The eight nucleotides of hachimoji DNA (left) and hachimoji RNA (right) are designed to form four size- and hydrogen bond-complementary pairs. Hydrogen bond donor atoms involved in pairing are blue; hydrogen bond acceptor atoms are red. The left two pairs in each set are formed from the four standard nucleotides (note missing hydrogen bonding group in the A:T pair, a peculiarity of standard terran DNA/RNA). The right two pairs are formed from the four new non-standard nucleotides. Notice the absence of electron density in the minor groove of S, which has a NH (green) moiety.

Figure 2.

(left) Plot of experimental vs. predicted free energy changes (ΔG°₃₇) for 94 SBZP- containing hachimoji DNA duplexes (Tables S3, S6, and S9). (right) Plot of experimental vs. predicted melting temperatures of 94 SBZP-containing hachimoji DNA duplexes (Tables S3, S6, and S9).
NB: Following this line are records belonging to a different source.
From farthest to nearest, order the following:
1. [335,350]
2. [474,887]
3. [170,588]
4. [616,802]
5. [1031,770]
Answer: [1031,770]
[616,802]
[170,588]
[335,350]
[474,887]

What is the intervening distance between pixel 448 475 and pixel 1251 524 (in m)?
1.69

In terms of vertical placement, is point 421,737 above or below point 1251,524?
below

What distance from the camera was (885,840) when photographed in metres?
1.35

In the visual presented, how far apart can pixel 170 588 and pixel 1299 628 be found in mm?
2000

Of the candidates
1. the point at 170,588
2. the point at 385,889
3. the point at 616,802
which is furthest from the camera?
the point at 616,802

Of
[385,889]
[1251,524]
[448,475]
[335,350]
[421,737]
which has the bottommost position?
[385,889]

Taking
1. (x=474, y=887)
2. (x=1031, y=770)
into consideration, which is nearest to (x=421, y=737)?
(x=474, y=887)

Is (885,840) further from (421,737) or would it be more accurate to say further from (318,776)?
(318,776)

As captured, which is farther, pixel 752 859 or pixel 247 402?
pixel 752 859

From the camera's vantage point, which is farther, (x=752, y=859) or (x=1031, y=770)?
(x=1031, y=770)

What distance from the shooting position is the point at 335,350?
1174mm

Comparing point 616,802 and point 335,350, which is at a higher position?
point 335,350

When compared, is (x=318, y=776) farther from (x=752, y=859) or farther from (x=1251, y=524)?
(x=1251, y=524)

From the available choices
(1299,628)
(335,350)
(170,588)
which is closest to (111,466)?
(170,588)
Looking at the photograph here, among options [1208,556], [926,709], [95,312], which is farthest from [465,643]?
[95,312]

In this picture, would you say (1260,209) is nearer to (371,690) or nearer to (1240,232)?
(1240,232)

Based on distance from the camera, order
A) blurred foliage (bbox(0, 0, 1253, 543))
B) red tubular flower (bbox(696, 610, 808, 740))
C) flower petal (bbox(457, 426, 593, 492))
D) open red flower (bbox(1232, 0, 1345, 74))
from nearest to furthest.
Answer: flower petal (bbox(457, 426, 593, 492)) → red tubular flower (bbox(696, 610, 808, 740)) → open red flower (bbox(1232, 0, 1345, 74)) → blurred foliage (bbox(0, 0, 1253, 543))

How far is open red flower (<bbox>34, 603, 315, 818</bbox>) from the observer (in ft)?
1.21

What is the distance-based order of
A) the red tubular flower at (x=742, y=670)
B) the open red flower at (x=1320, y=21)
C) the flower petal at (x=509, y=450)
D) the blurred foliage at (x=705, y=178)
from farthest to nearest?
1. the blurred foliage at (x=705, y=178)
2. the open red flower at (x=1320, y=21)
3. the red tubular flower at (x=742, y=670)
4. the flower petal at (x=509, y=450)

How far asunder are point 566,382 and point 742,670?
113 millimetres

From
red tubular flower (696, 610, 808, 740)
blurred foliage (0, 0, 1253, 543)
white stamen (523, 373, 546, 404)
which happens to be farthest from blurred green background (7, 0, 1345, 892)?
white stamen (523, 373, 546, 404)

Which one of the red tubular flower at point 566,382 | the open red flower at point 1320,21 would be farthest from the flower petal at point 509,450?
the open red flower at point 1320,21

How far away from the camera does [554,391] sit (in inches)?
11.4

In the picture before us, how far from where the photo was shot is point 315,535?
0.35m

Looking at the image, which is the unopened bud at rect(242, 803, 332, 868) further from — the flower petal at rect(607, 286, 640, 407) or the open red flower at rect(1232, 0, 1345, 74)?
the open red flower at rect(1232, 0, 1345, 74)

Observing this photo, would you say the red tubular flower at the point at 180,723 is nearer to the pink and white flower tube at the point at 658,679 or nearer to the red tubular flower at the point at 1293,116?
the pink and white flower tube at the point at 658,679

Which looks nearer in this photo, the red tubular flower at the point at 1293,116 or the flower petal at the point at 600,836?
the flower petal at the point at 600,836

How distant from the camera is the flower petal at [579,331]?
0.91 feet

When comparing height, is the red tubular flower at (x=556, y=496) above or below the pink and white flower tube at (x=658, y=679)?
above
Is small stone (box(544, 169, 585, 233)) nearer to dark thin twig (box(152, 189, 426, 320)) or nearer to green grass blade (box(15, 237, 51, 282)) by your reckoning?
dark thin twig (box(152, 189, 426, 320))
The outlier is a sequence embedded in the PP guest (Fig. 3E).

Figure 3.

Crystal structures of PB, PC, and PP hachimoji DNA. (A) The host-guest complex with two N-terminal fragments from Moloney murine leukemia virus reverse transcriptase in green and cyan bound to a 16mer PP hachimoji DNA; in the duplex sphere model, Z:P pairs are green, S:B pairs magenta. The asymmetric unit includes one protein molecule and half of the 16mer DNA as indicated by the line. (B) Hachimoji DNA structures PB (green), PC (red), PP (blue) are superimposed with GC DNA (gray). (C) Structure of hachimoji DNA with self- complementary duplex CTTATPBTASZATAAG (“PB”). (D) Structure of hachimoji DNA with self-complementary duplex 5’-CTTAPCBTASGZTAAG, (“PC”). (E) Structure of hachimoji DNA with self-complementary duplex with six consecutive non-standard components 5’-CTTATPPSBZZATAAG (PP). DNA structures are shown as stick models with P:Z pairs (C, green), B:S pairs (C, magenta), and natural pairs (C, gray). Examples of largest differences in detailed structures: (F) The Z:P pair (from the PB structure) is more buckled than corresponding G:C pair in (G). (H) The S:B pair (from the PB structure) exhibits a propeller angle similar to that in the corresponding G:C pair shown in (I).

Figure 4.

(Left) Schematic showing the full hachimoji spinach variant aptamer; additional nucleotide components of the hachimoji system are shown as black letters at positions 8, 10,76, and 78 (B, Z, P, and S respectively). The fluor binds in loop L12 (25). (Right) Fluorescence of various species in equal amounts as determined by UV. Fluorescence was visualized under a blue light (470 nm) with an amber (580 nm) filter. From left to right: (a) Control with fluor only, lacking RNA, (b) hachimoji spinach with the sequence shown in the left panel (c) native spinach aptamer with fluor, and (d) fluor and spinach aptamer containing Z at position 50, replacing A:U pair at positions 53:29 with G:C to restore the triple observed in the crystal structure. This places the quenching Z chromophore near the fluor; CD spectra suggest that this variant had the same fold as native spinach (Fig. S8).